Wholly and exclusively: fines, penalties and damages; costs incurred in settling an action for breach of the law
S34 Income Tax (Trading and Other Income) Act 2005, S54 Corporation Tax Act 2009
Costs relating to a breach of the law are not allowable and the jurisdiction to which the breach relates is irrelevant
Legal expenses incurred in the normal day to day conduct of the trade are likely to be allowable. The costs of entering, amending or leaving a trading contract (unless such contract is in the class covered in the guidance at BIM35530) are allowable. The costs arising from a breach of the law are not allowable. Costs incurred to settle an action alleging breach of the law are also not allowable.
The case of Cattermole v Borax & Chemicals Ltd  31 TC 202, concerned a claim to deduct legal and other expenses incurred in connection with legal action in the United States. Under an indictment in an American court, Borax & Chemicals Ltd, its managing director, the American parent company (the American Potash and Chemical Corporation), and certain others were charged with offences against the Sherman (‘anti-trust’) Act.
The American company wished to settle the case without court proceedings. Although Borax & Chemicals Ltd and its managing director were not obliged to submit to the jurisdiction of the American court, they agreed to do so at the request of the American company in order to facilitate its negotiations. A compromise settlement was reached, involving fines on Borax & Chemicals Ltd and its managing director. Borax & Chemicals Ltd also incurred the costs of legal advice taken in the UK before deciding to submit to the jurisdiction of the American court, and the expenses of a visit to America by the managing director.
The trading profits of Borax & Chemicals Ltd were assessed to tax without the allowance of any deduction for the fines and other expenses. The company appealed to the General Commissioners, contending that the payments were wholly and exclusively for the purposes of the trade. The Commissioners allowed the appeal.
The High Court decided that the payments in America were not admissible deductions for tax purposes. The High Court allowed the legal expenses incurred in the UK.

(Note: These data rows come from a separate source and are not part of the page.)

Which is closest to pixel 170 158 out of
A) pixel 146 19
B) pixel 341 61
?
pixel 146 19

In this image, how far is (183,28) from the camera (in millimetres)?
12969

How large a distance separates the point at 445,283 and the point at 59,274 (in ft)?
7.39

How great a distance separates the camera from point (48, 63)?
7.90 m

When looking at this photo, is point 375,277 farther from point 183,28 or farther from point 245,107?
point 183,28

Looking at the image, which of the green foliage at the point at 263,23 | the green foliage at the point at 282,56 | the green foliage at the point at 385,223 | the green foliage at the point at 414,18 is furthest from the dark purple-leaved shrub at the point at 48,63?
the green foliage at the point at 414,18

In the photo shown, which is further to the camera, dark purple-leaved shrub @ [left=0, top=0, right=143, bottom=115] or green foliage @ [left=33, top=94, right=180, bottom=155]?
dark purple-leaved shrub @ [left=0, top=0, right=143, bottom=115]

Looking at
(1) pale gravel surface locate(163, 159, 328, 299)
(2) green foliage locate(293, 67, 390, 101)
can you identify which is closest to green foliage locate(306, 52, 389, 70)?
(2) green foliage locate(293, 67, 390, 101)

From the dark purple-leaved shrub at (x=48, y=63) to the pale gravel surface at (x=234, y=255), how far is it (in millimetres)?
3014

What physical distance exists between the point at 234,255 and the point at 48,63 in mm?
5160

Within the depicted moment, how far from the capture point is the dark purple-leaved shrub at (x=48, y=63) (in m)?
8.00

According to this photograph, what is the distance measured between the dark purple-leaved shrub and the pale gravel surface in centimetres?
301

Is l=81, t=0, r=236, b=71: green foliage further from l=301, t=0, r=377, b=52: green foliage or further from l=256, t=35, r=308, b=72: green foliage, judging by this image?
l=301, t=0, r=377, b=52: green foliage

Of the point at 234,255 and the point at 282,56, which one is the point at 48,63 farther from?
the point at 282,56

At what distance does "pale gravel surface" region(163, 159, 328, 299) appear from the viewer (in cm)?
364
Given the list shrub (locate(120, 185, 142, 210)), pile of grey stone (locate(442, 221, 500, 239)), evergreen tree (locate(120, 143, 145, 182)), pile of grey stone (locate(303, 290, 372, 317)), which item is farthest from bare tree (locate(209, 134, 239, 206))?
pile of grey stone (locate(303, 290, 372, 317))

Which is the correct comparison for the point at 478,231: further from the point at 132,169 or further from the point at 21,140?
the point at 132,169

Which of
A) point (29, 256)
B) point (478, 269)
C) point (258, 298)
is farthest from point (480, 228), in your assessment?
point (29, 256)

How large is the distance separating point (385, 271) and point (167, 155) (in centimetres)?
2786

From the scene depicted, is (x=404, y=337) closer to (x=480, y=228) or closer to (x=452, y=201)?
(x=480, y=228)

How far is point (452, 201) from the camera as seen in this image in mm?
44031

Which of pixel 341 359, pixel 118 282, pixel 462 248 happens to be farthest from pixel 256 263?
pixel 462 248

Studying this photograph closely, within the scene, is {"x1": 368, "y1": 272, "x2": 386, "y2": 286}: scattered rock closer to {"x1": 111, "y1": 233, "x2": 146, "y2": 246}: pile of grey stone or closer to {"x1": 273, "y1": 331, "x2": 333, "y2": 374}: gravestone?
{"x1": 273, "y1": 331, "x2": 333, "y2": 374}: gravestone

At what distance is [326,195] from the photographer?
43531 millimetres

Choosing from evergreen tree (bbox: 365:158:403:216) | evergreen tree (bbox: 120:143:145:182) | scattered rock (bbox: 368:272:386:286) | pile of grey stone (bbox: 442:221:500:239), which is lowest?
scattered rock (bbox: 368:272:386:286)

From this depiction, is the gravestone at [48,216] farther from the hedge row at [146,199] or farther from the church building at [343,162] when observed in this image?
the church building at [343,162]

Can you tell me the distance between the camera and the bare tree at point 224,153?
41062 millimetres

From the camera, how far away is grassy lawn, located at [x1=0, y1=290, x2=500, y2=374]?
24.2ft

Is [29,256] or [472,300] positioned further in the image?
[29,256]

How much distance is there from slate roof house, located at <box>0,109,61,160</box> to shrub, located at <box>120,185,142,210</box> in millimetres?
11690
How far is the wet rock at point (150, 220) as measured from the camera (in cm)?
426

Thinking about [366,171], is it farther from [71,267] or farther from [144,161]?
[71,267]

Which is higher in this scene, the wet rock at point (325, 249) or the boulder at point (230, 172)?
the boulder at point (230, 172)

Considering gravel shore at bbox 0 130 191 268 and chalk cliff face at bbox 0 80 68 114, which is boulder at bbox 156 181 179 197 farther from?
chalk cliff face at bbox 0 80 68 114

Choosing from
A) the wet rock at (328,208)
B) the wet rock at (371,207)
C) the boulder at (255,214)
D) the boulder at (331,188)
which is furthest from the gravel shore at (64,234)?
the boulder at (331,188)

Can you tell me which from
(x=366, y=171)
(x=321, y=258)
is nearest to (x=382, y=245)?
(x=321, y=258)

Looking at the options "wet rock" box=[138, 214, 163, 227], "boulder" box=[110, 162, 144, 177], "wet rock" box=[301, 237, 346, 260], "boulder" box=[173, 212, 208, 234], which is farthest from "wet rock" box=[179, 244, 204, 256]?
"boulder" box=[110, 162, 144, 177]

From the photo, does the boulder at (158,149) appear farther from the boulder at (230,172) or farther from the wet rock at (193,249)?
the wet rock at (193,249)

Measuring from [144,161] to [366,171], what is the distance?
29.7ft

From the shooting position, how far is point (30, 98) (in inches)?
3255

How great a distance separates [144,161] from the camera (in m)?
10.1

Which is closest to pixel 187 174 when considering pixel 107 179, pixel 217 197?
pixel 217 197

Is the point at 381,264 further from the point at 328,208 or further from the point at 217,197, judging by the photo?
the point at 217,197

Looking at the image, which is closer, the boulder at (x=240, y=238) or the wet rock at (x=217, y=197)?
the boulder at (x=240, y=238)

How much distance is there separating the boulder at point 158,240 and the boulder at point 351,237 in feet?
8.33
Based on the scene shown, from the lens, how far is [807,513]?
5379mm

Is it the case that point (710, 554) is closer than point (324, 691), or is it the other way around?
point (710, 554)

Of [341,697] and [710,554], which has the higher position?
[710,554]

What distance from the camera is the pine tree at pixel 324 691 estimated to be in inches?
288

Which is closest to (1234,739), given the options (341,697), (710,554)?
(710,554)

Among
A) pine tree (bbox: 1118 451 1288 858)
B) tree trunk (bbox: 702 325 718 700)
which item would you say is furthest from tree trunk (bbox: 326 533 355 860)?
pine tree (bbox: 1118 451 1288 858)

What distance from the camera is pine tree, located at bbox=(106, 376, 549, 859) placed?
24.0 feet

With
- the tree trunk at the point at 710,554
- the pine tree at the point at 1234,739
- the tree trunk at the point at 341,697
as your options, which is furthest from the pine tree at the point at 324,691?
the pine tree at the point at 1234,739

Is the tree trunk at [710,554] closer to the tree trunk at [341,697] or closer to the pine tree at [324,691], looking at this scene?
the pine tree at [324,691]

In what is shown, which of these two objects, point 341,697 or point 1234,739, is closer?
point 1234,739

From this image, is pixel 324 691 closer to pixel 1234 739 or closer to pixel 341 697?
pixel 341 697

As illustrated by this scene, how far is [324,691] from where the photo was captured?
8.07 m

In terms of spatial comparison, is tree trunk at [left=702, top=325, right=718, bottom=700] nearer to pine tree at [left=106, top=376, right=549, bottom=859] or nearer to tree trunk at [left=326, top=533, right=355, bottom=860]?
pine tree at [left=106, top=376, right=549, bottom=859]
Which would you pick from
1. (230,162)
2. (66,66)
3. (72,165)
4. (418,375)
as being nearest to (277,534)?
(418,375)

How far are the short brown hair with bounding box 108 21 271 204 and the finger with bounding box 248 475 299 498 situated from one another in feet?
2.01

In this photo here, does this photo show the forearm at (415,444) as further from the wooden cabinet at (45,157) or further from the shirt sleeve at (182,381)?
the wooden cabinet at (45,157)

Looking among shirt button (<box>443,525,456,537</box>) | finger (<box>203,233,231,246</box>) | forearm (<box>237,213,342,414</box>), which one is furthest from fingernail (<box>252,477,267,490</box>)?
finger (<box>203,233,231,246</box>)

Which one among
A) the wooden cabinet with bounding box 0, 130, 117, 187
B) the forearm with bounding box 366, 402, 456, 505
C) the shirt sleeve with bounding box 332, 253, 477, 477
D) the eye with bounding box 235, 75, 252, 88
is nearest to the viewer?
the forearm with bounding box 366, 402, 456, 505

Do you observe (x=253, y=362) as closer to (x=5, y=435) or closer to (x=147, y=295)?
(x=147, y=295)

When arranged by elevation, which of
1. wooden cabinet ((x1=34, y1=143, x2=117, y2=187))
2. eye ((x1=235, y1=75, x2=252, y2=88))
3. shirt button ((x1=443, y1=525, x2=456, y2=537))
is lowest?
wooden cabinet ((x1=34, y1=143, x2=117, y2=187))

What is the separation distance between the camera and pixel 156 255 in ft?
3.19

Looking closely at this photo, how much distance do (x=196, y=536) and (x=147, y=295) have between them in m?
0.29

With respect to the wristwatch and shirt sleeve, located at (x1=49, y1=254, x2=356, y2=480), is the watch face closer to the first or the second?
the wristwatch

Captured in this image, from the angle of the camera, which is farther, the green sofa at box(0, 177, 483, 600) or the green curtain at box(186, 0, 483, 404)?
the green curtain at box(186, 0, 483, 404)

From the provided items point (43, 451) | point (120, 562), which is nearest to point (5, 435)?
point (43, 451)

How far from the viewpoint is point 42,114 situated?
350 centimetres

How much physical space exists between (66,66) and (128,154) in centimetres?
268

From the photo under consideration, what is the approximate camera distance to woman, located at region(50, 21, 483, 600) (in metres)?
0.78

Croom-Johnson J stated that the fact that the proceedings took place in the US was irrelevant. As the payments served the purpose of compromising legal proceedings against the company and its US parent, they were not deductible. See page 210:
`I can see no distinction in law as to whether the proceedings were proceedings to recover sums of money of this sort pursued in an American court or in an English court. I think that is one of the matters on which the Commissioners here have not really applied their minds to the right problem. The question is what in fact were these payments, and are they shown in fact to be wholly and exclusively expended for the purposes of the trade of the Company - “wholly and exclusively laid out and expended for the purposes of the trade”. I will leave out the rest of the words.
Where I think the Commissioners have gone wrong is this. They have not given sufficient value to the words “wholly and exclusively”. They seem to have looked at the reason which was given for the submission to the jurisdiction in the United States and have failed to attach sufficient importance to the question, after the submission to the jurisdiction, as to what the sum of money was paid for. It was paid for a compromise of legal proceedings in the United States to which I will assume for good business reasons they had voluntarily submitted themselves. But that is not what I have to decide.’
Croom-Johnson J agreed that the legal expenses incurred in London for advice in connection with the trade were allowable. See pages 211-212:
`Then there is a little item of £28 for legal expenses in London…I am bound to say that in circumstances like the present I think it would be extremely difficult to hold that a sum of money paid by the directors in London for legal advice as to what they should do is not an expenditure connected with their trade. I do not propose to spend very long on this but it looks to me as if it were possible, on the reasoning of the Spofforth case [Spofforth & Prince v Golder  26 TC 310, see BIM37955], to allow some amount of costs incurred by the directors in London for the purpose of seeking advice as to whether they should put their heads in the lion’s mouth.’